◆ **RECORDED INFORMATION**
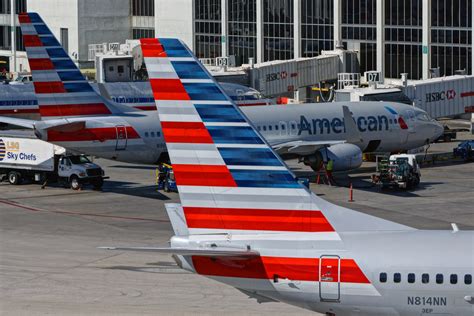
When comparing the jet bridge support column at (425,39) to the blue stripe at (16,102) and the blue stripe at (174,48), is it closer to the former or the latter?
the blue stripe at (16,102)

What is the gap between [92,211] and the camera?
4925 cm

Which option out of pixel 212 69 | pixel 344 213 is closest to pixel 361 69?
pixel 212 69

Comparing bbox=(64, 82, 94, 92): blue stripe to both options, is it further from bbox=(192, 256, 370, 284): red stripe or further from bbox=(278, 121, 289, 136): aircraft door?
bbox=(192, 256, 370, 284): red stripe

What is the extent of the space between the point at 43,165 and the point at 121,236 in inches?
605

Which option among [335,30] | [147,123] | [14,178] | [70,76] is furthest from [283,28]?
[70,76]

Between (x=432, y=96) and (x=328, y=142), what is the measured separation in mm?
17197

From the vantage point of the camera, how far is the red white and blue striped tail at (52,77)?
54031 millimetres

◆ **TASK PROMPT**
Reproduce the entries word for word, from the line that contains "Which option out" through the end of the entries, including both ends.

◆ **ANSWER IN FULL**
Which option out of pixel 212 69 | pixel 344 213 is closest to pixel 361 69?
pixel 212 69

Comparing bbox=(64, 82, 94, 92): blue stripe to both options, is it further from bbox=(192, 256, 370, 284): red stripe or further from bbox=(278, 121, 289, 136): aircraft door?
bbox=(192, 256, 370, 284): red stripe

What is the extent of the space between the point at 43,165 and the point at 121,236 in inches?
605

Which option among [335,30] | [147,123] | [14,178] | [70,76] is furthest from [283,28]?
[70,76]

Between (x=432, y=96) and (x=328, y=142), what is the measured separation in mm?
17197

From the vantage point of the camera, how far is the red white and blue striped tail at (52,77)?
54031 millimetres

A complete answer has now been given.